# TASK BRIEF:
Your reply should hold every entry below exactly as written and none of the pictures.

# PROVIDED ENTRIES:
********

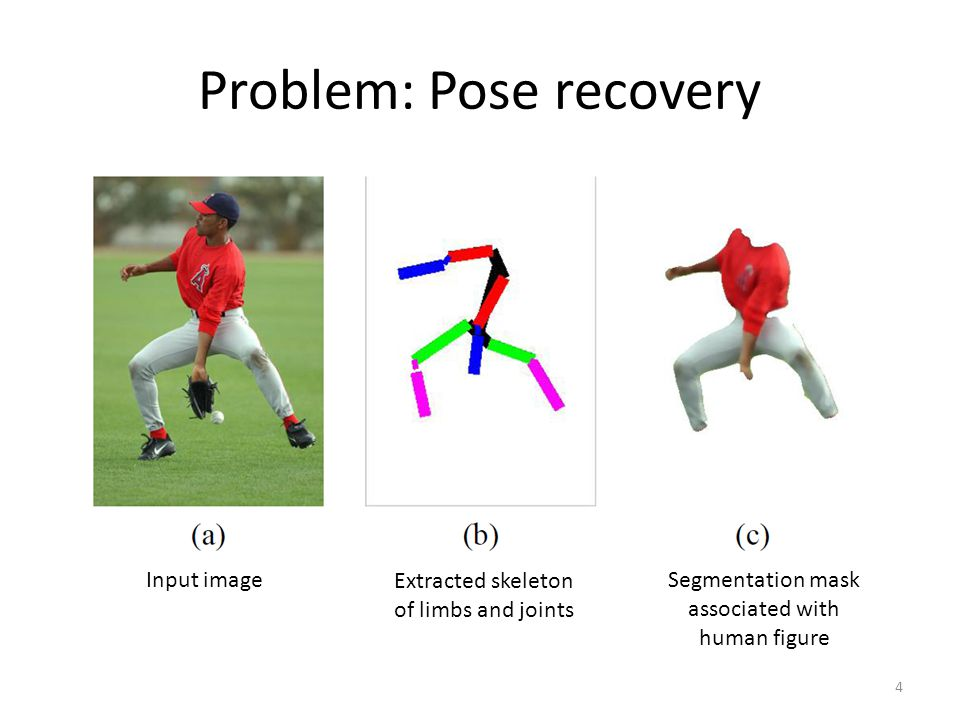 Problem: Pose recovery
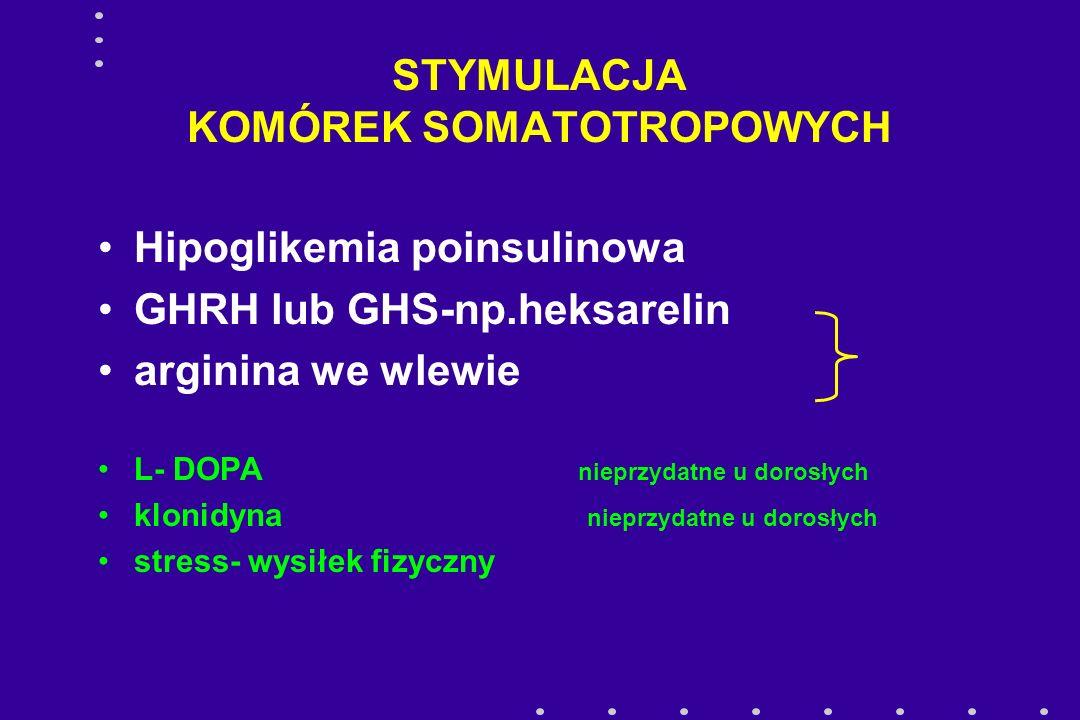 STYMULACJA KOMÓREK SOMATOTROPOWYCH Hipoglikemia poinsulinowa GHRH lub GHS-np.heksarelin arginina we wlewie L- DOPA nieprzydatne u dorosłych klonidyna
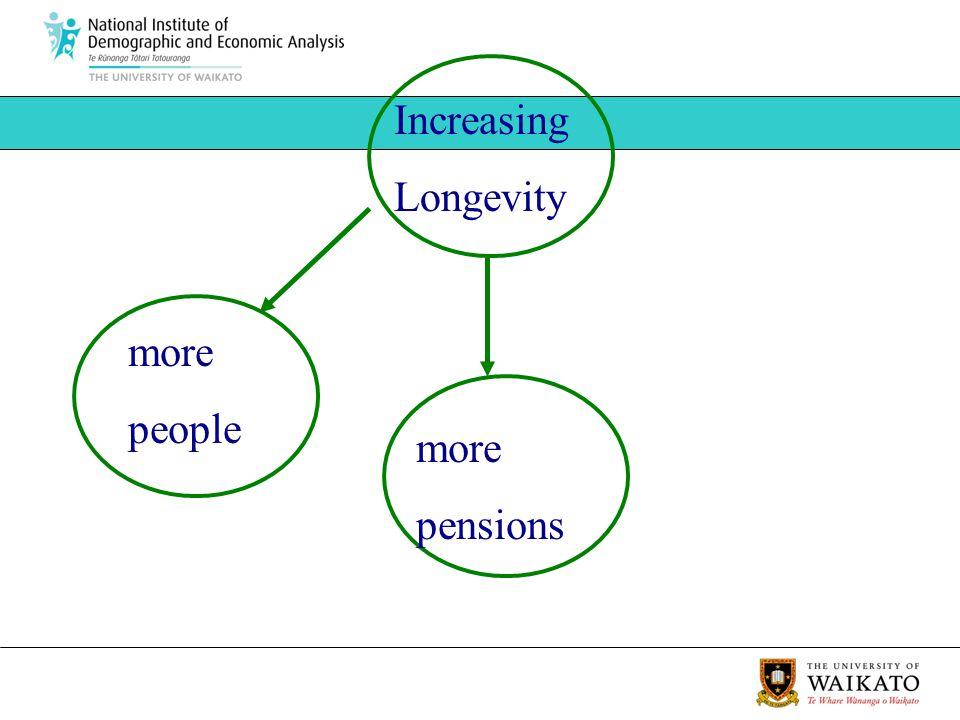 more people Increasing Longevity more pensions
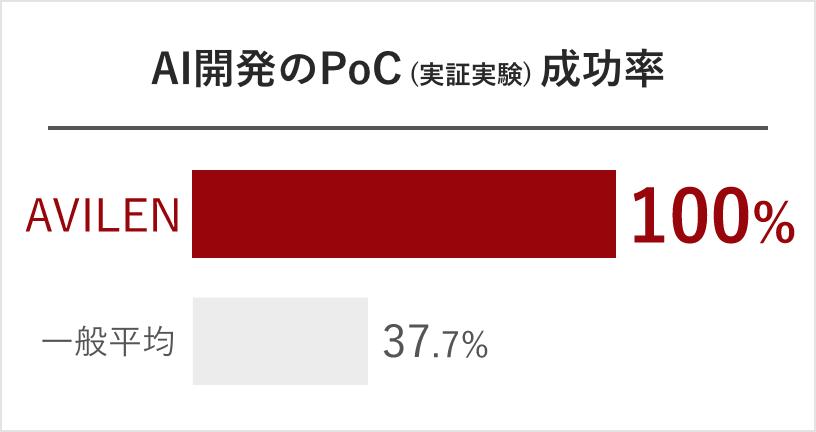 AI開発のPoC成功率100%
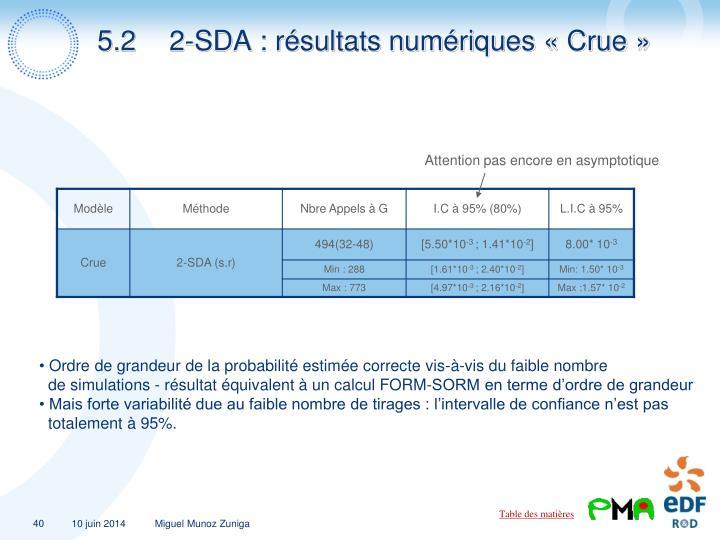 5.2 2-SDA : résultats numériques «Crue»
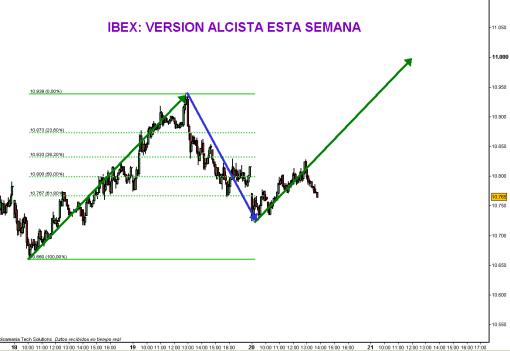 ibex-20-octubre-version-ALCISTA1-510x351% - Ibex versión alcista (para esta semana)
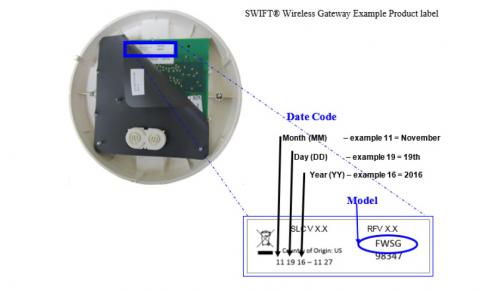 SWIFT Wireless Gateway date code location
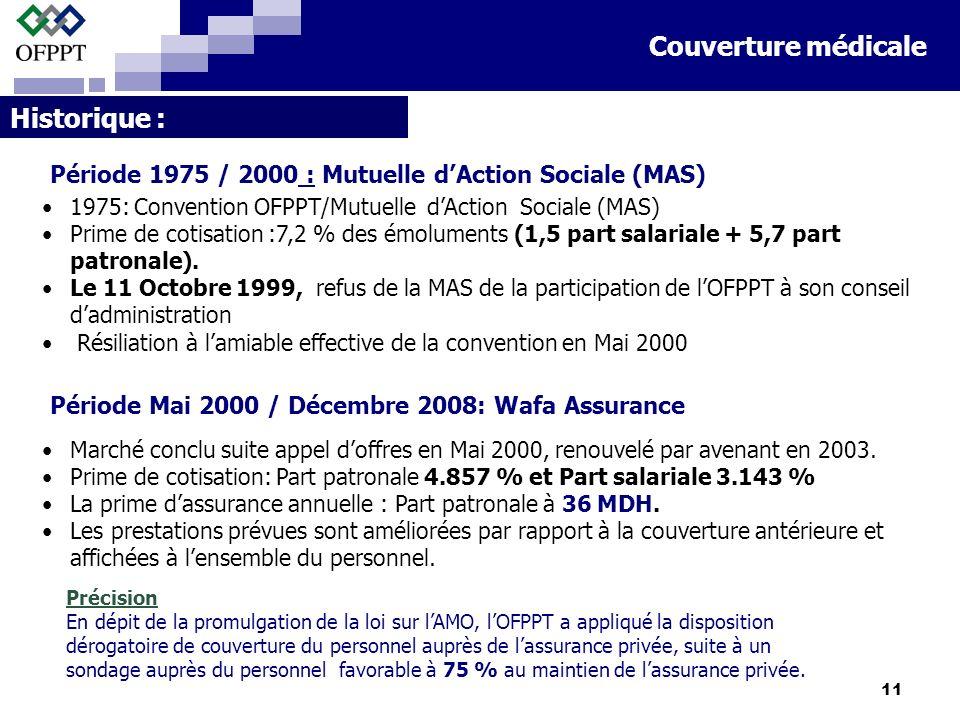 11 Couverture médicale Période 1975 / 2000 : Mutuelle dAction Sociale (MAS) Historique : 1975: Convention OFPPT/Mutuelle dAction Sociale (MAS) Prime de cotisation :7,2 % des émoluments (1,5 part salariale + 5,7 part patronale).
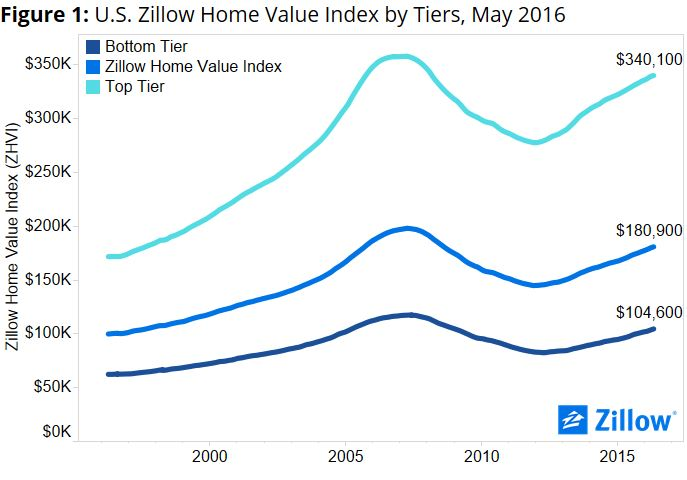 6-24 zillow graph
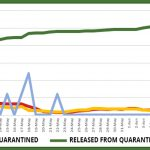 Website graph – June 18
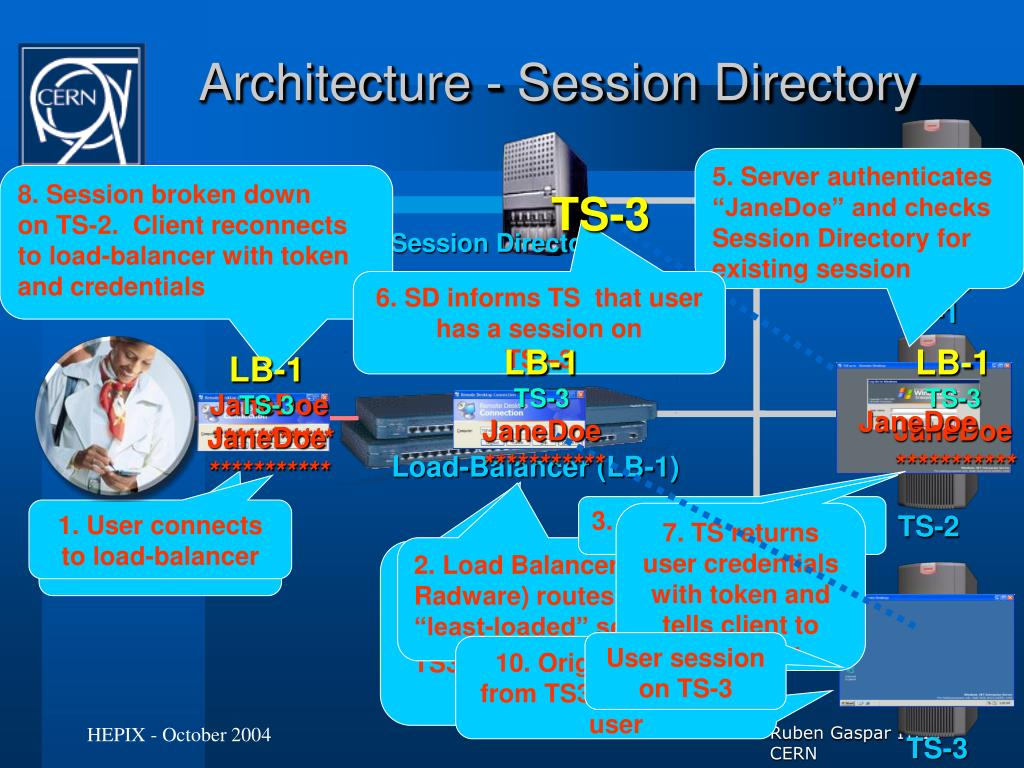 Architecture - Session Directory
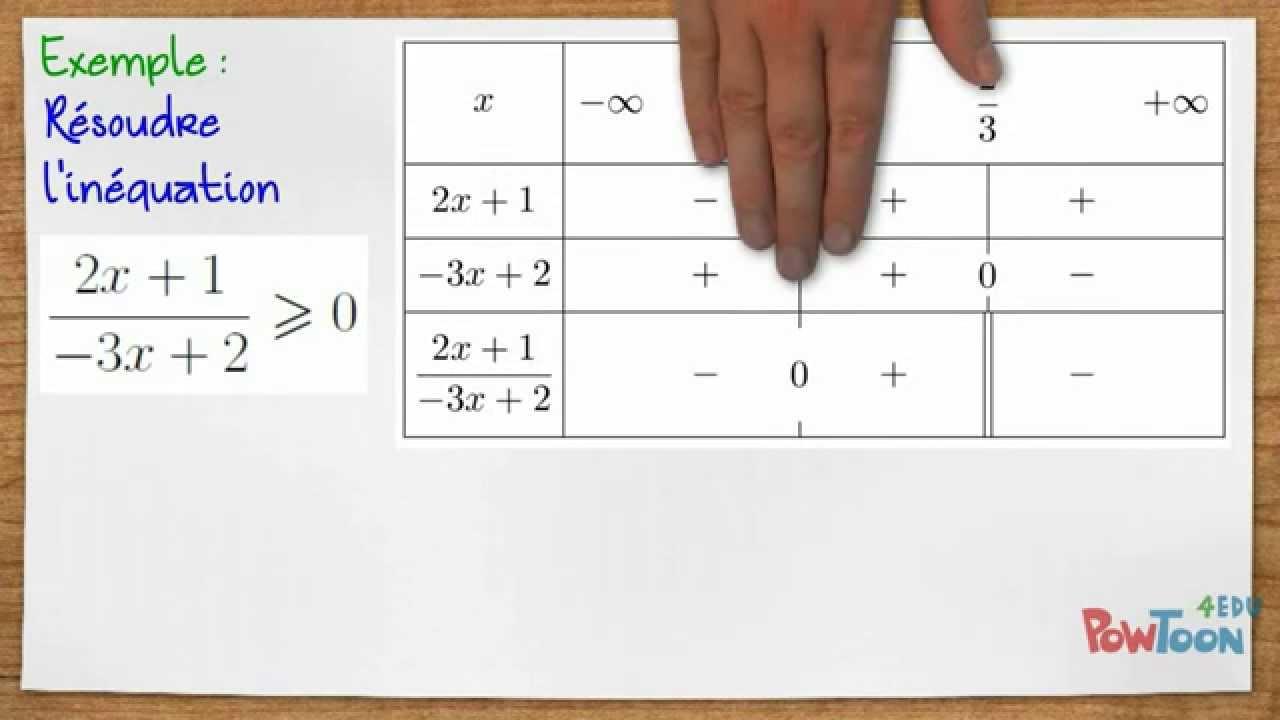 Résoudre une inéquation avec un tableau de signe - YouTube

********

# RESPONSE TO THIS TASK:
 Problem: Pose recovery
 STYMULACJA KOMÓREK SOMATOTROPOWYCH Hipoglikemia poinsulinowa GHRH lub GHS-np.heksarelin arginina we wlewie L- DOPA nieprzydatne u dorosłych klonidyna
 more people Increasing Longevity more pensions
 AI開発のPoC成功率100%
 5.2 2-SDA : résultats numériques «Crue»
 ibex-20-octubre-version-ALCISTA1-510x351% - Ibex versión alcista (para esta semana)
 SWIFT Wireless Gateway date code location
 11 Couverture médicale Période 1975 / 2000 : Mutuelle dAction Sociale (MAS) Historique : 1975: Convention OFPPT/Mutuelle dAction Sociale (MAS) Prime de cotisation :7,2 % des émoluments (1,5 part salariale + 5,7 part patronale).
 6-24 zillow graph
 Website graph – June 18
 Architecture - Session Directory
 Résoudre une inéquation avec un tableau de signe - YouTube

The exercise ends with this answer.